With the House Armed Services Committee scheduled to start drafting its version of the 2014 defense policy bill next week, defense officials are asking lawmakers to end a 21-year string of providing military raises that have matched or exceeded private-sector wage growth.
“We are at a strategic turning point and the defense budget is a reflection of the changes in defense strategy announced by the President,” defense officials say in a letter transmitting details of its 2014 budget to Congress. “There were hard choices that had to be made in every budget category, including military compensation.
“A 1.0 percent raise helps DoD maintain the balance of competitive pay with our responsibility to be accountable for costs to the American taxpayers,” the defense statement says.
The 1 percent increase in basic pay and drill pay proposed by the Obama administration for 2014 would be less than the 1.8 percent increase that would be required to keep pace with the private sector. It would also be the smallest annual military pay raise in more than half a century.
The smaller raise, affecting 2.2 million active and reserve members, would reduce the 2014 defense budget by $536 million — a small cut in a $526.6 billion budget, but significant savings of $3.5 billion over five years, according to Defense Department estimates.

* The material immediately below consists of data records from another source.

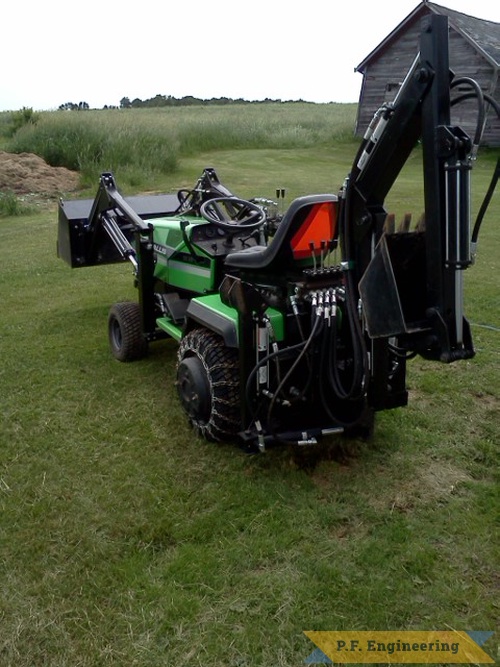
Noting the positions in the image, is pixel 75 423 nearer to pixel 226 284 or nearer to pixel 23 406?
pixel 23 406

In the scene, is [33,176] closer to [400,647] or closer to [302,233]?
[302,233]

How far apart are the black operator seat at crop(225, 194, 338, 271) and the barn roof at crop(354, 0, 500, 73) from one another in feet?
55.5

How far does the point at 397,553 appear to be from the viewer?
2926 mm

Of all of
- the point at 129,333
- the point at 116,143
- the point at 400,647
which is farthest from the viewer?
the point at 116,143

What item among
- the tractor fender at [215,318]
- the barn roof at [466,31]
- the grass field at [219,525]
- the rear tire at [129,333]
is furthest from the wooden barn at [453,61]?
the tractor fender at [215,318]

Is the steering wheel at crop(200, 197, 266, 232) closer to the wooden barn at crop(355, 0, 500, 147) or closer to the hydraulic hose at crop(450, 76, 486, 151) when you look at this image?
the hydraulic hose at crop(450, 76, 486, 151)

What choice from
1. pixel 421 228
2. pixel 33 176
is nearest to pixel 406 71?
pixel 33 176

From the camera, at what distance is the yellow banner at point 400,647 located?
2.40 metres

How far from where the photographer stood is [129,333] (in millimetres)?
5117

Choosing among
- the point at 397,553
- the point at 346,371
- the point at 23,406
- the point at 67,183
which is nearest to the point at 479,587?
the point at 397,553

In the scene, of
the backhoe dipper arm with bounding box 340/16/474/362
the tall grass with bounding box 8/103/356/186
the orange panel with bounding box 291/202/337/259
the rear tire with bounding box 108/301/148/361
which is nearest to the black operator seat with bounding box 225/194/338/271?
the orange panel with bounding box 291/202/337/259

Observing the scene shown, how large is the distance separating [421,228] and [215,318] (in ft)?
3.94

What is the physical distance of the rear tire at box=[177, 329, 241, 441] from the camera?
356cm

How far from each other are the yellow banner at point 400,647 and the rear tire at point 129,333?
3.01 metres
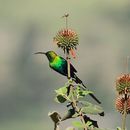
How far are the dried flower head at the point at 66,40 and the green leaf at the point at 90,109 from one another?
0.73m

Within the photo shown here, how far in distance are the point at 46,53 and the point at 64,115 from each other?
2068mm

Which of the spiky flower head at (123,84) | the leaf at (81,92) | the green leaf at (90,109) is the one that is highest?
the spiky flower head at (123,84)

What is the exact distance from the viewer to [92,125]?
2299 mm

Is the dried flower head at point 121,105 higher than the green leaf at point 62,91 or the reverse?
the reverse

The DoD statement was sent to Congress on April 26 but not made public until May 14, when Rep. Buck McKeon, R-Calif., the House Armed Services Committee chairman, introduced the military’s request as draft legislation. This bill, HR 1960, will be amended as McKeon’s committee works on the 2014 defense budget.
The 1 percent military raise happens only if Congress goes along with DoD’s plan. Absent legislation, federal pay law would automatically provide a 1.8 percent increase effective Jan. 1. However, if lawmakers want to provide the slightly larger raise, they’ll have to find the $536 million to cover the increased cost in the 2014 budget.

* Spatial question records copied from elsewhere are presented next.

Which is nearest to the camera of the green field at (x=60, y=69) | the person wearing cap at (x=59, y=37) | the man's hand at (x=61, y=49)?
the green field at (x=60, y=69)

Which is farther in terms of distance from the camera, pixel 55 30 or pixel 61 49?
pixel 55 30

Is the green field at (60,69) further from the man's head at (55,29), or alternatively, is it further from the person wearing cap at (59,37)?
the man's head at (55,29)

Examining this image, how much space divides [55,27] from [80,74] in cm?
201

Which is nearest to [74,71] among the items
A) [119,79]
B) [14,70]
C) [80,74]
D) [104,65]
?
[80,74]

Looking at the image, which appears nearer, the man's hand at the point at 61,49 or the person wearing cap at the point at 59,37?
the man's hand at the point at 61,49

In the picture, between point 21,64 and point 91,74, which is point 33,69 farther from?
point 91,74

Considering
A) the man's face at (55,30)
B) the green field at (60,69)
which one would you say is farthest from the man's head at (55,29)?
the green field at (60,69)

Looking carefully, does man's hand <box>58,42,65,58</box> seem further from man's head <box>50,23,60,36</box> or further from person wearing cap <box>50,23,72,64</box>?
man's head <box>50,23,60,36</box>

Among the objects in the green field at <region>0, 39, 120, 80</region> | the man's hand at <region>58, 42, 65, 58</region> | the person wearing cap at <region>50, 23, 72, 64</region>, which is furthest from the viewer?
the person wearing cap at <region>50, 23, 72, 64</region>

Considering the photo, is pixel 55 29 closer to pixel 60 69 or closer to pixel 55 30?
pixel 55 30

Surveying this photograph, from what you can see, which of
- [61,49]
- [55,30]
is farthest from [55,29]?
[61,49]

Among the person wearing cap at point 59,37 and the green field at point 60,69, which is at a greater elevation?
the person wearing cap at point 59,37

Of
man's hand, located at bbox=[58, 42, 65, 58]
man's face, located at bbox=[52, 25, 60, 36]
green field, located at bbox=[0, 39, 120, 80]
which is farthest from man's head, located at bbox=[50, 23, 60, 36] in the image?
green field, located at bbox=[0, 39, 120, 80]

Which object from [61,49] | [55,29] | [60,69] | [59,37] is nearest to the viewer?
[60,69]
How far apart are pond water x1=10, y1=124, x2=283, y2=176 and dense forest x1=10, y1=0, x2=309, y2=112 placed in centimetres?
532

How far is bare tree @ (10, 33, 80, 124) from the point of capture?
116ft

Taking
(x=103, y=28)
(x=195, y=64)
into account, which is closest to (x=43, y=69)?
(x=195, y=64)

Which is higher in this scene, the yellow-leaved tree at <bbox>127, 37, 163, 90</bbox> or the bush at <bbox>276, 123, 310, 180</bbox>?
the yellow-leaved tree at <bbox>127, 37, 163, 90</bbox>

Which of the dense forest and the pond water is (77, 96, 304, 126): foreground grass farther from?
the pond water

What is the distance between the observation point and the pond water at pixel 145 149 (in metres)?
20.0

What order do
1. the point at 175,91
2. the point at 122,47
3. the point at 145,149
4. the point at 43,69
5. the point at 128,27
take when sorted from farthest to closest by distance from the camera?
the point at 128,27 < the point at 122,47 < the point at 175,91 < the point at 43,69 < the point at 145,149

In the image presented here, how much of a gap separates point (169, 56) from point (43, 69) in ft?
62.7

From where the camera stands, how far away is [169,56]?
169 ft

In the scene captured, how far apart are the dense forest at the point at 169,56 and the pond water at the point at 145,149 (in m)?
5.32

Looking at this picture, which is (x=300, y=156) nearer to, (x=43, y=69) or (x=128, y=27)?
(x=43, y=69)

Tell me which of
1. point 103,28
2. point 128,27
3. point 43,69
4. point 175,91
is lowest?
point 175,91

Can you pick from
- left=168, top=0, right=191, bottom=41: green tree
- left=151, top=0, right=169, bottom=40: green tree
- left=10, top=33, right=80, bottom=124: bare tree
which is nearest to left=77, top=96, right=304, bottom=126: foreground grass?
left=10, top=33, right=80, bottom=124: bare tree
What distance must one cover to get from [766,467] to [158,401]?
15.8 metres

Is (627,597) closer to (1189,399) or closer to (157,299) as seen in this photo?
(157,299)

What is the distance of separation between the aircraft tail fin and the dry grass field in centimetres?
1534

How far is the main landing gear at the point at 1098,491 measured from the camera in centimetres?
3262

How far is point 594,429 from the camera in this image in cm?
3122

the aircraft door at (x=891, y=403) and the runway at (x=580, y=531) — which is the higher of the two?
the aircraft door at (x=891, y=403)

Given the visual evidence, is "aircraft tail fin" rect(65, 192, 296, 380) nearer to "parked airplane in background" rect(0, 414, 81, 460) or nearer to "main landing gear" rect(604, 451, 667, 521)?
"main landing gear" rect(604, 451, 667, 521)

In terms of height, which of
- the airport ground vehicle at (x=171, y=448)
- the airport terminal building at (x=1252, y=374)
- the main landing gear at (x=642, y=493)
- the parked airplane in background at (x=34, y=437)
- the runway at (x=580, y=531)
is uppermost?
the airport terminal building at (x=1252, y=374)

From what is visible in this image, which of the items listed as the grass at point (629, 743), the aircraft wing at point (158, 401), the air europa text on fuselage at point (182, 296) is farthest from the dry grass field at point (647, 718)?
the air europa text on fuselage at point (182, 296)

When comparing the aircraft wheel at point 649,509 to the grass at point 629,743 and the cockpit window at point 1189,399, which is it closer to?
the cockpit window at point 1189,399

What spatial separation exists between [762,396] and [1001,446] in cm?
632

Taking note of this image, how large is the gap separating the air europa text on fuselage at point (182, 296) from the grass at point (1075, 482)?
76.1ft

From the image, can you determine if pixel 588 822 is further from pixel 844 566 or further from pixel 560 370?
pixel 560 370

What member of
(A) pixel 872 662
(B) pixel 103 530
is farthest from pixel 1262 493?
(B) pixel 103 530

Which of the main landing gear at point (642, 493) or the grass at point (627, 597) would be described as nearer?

That could be a problem because the armed services committee also must find $900 million to offset savings that the Pentagon budget request assumes would result from proposed increases in Tricare and pharmacy fees, which lawmakers also would like to block.
In making the case for the smaller raise, defense officials said that if they cannot cut payroll costs, something else will have to be cut in the military budget. “Reductions in forces, training, and modernization alone will degrade our nation’s military capabilities beyond an acceptable level of risk; therefore, it is necessary to slow the growth in military pay and benefits,” the statement said.
Defense officials said a smaller raise in 2014 would not result in underpaid service members.
“In terms of real earnings, the average junior enlisted member, typically with just a high school degree, earns approximately $45,000 per year compared to the median of $23,900 for 16- to 24-year-olds reported by the Bureau of Labor Statistics,” defense officials said.
Military salaries are even bigger if the many special pays and bonuses, free medical care and government-paid retirement plan are included, the statement says.